==== Page

Why would the Bible do this? These aren’t typos. In the ancient world, well-expressed gender fluidity was the mark of a civilized person. Such a person was considered more “godlike.”
Well, “gender fluidity” is a misnomer here, if all he means is that sexual stereotypes and “gender roles” weren’t such as they are in Western culture. There’s no reason for us to expect that they would be. It was a different age and culture. And God, being neither male nor female, would incorporate the stereotypical “characteristics” of both. That does not mean God is “transgender” or “gender fluid.” He is, rather, transcendent of all categories.)
Sameth continues:
In Ancient Mesopotamia and Egypt, the gods were thought of as gender-fluid, and human beings were considered reflections of the gods. The Israelite ideal of the “nursing king” seems to have been based on a real person: a woman by the name of Hatshepsut who, after the death of her husband, Thutmose II, donned a false beard and ascended the throne to become one of Egypt’s greatest pharaohs.
Well, that’s a … stretch. What evidence does Sameth have that Isaiah borrowed from this historical example? If he has any, he does not mention it.
Rabbi Sameth: It’s a metaphor. It’s a figure of speech. That’s all. Let’s stop there. Isaiah wasn’t prophesying that Israel’s future kings would be women dressed up as men. And as for Hatshepsut, that example tells us a lot more about patriarchy in ancient Egypt than it does about “gender” in the current, hijacked usage of the word.
Sameth has more:
The Israelites took the transgender trope from their surrounding cultures [There was no “transgender trope,” to judge by the highly cursory and questionable evidence Sameth provides.] and wove it into their own sacred scripture. The four-Hebrew-letter name of God, which scholars refer to as the Tetragrammaton, YHWH, was probably not pronounced “Jehovah” or “Yahweh,” as some have guessed. The Israelite priests would have read the letters in reverse as Hu/Hi — in other words, the hidden name of God was Hebrew for “He/She.” Counter to everything we grew up believing, the God of Israel — the God of the three monotheistic, Abrahamic religions to which fully half the people on the planet today belong — was understood by its earliest worshipers to be a dual-gendered deity.
Not dual-gendered, Rabbi Sameth: non-gendered. God is not both male and female; he is neither male nor female. Pronouns, of course, do have gender—for gender, properly, is a grammatical construct—but it behooves us to not get excited and jiggly and read our agendas into the fact that some pronoun needs to be applied to God. That a pronoun has gender should not lead us to suspect that God has a gender, or multiple genders, or is transgendered, or is gender fluid, or whatever else your agenda compels you to want to say about God. God is transcendent.
But Sameth, in his haste to urge a particular ideology of “gender” upon us, misrepresents both the nature of God as well as the nature of human language.

========
==== Given records

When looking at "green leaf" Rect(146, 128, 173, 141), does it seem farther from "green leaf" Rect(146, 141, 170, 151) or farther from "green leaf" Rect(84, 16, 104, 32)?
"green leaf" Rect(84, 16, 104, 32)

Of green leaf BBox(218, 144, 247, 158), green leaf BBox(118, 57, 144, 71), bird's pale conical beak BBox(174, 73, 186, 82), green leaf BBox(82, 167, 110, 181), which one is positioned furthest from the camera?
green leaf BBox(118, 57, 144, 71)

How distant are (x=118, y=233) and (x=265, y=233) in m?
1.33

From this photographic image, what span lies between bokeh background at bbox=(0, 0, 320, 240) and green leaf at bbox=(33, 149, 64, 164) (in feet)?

========

Aim of the task:
Answer these questions from the commentary on Sameth's claims:
(a) Whose death preceded Hatshepsut's taking of the throne?
(b) According to Sameth, how would the Israelite priests have read the letters YHWH?
(c) What does the author say gender, properly, is?

Answer to the exercise:
(a) The death of her husband, Thutmose II.
(b) In reverse, as Hu/Hi, Hebrew for "He/She."
(c) A grammatical construct.